Uma relevância que Joana Panda reconhece acrescentando que também ai há um desalinhamento entre as expectativas dos candidatos e das empresas. “Por um lado, os empregadores esperam encontrar competências técnicas muito específicas e desenvolvidas, a valores muito mais baixos do que aqueles que são praticados no momento. Por outro lado, os profissionais do sector esperam encontrar projetos altamente inovadores, práticas de gestão de pessoas modernizadas e salários inflacionados, ao nível do que é praticado no mercado externo”, explica a team leader da Hays. A especialista destaca os bons índices de empregabilidade dos profissionais especializados em TI, mas acrescenta que na engenharia o comportamento não é o mesmo e nem todas as áreas de especialização encontram iguais índices de procura no mercado. “As especialidades que têm empregabilidade quase garantida à saída da universidade são a engenharia mecatrónica, automação, materiais, mecânica e eletrónica, sendo que uma experiência em I&D para aplicações industriais será considerada uma mais-valia”, esclarece.
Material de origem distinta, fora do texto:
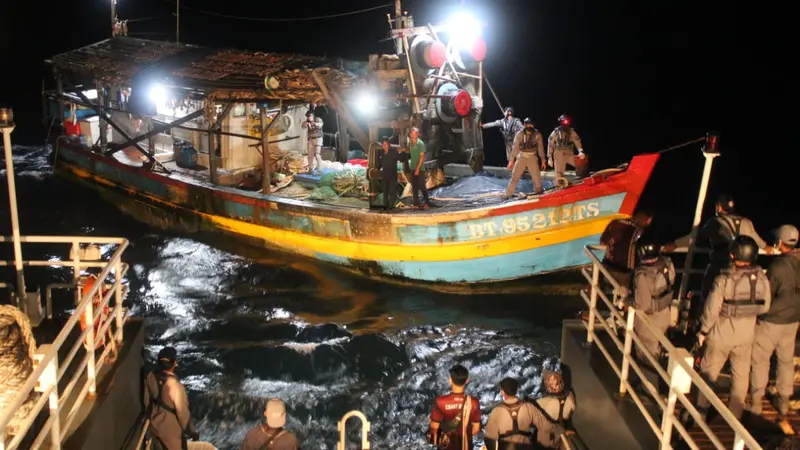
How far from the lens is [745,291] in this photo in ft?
19.9

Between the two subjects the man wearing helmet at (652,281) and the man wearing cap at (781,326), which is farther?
the man wearing helmet at (652,281)

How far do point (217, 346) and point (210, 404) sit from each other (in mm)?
2050

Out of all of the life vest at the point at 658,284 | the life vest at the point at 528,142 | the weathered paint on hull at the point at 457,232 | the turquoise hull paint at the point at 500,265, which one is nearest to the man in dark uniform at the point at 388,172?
the weathered paint on hull at the point at 457,232

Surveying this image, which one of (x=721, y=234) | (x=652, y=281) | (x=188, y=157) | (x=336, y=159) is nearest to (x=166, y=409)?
(x=652, y=281)

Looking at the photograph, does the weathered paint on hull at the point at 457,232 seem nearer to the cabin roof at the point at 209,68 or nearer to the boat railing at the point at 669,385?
the cabin roof at the point at 209,68

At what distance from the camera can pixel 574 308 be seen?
14039mm

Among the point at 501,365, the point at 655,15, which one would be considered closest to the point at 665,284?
the point at 501,365

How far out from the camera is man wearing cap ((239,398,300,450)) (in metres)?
6.21

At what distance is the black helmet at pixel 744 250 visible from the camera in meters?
5.98

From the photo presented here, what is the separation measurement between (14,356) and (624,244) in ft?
19.4

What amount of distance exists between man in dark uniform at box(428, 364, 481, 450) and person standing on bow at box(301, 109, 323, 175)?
1112 cm

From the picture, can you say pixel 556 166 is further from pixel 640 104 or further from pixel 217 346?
pixel 640 104

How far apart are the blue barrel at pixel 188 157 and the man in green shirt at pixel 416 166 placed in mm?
6963

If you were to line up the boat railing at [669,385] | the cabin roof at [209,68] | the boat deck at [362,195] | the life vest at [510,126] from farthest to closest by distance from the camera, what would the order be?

Embora sejam constatáveis os índices de empregabilidade superiores que os cursos das áreas tecnológicas garantem hoje e da “consciência crescente da importância de escolher um curso que garanta empregabilidade”, a diretora-executiva da EGOR Norte, Isabel Meireles, reconhece que “o estigma da matemática ainda condiciona as escolhas dos alunos logo desde o 3º ciclo e limita, na continuidade, as suas opções no ensino superior”. Um contexto com custo elevados para a economia nacional e que comporta o risco de ver fugir muitas das empresas internacionais desta área que escolheram Portugal para implementar os seus projetos, por falta de recursos humanos qualificados, caso não se consiga reforçar a formação de profissionais na área. “A falta de profissionais qualificados está a ter, e vai continuar a ter, um impacto crescente não apenas nas empresas nacionais mas também nos investimentos das empresas multinacionais que estão a transferir para Portugal operações que até agora desenvolviam noutras localizações e que são atraídas pelas vantagens de custo e pela relativa abundância de recursos humanos qualificados”, reforça.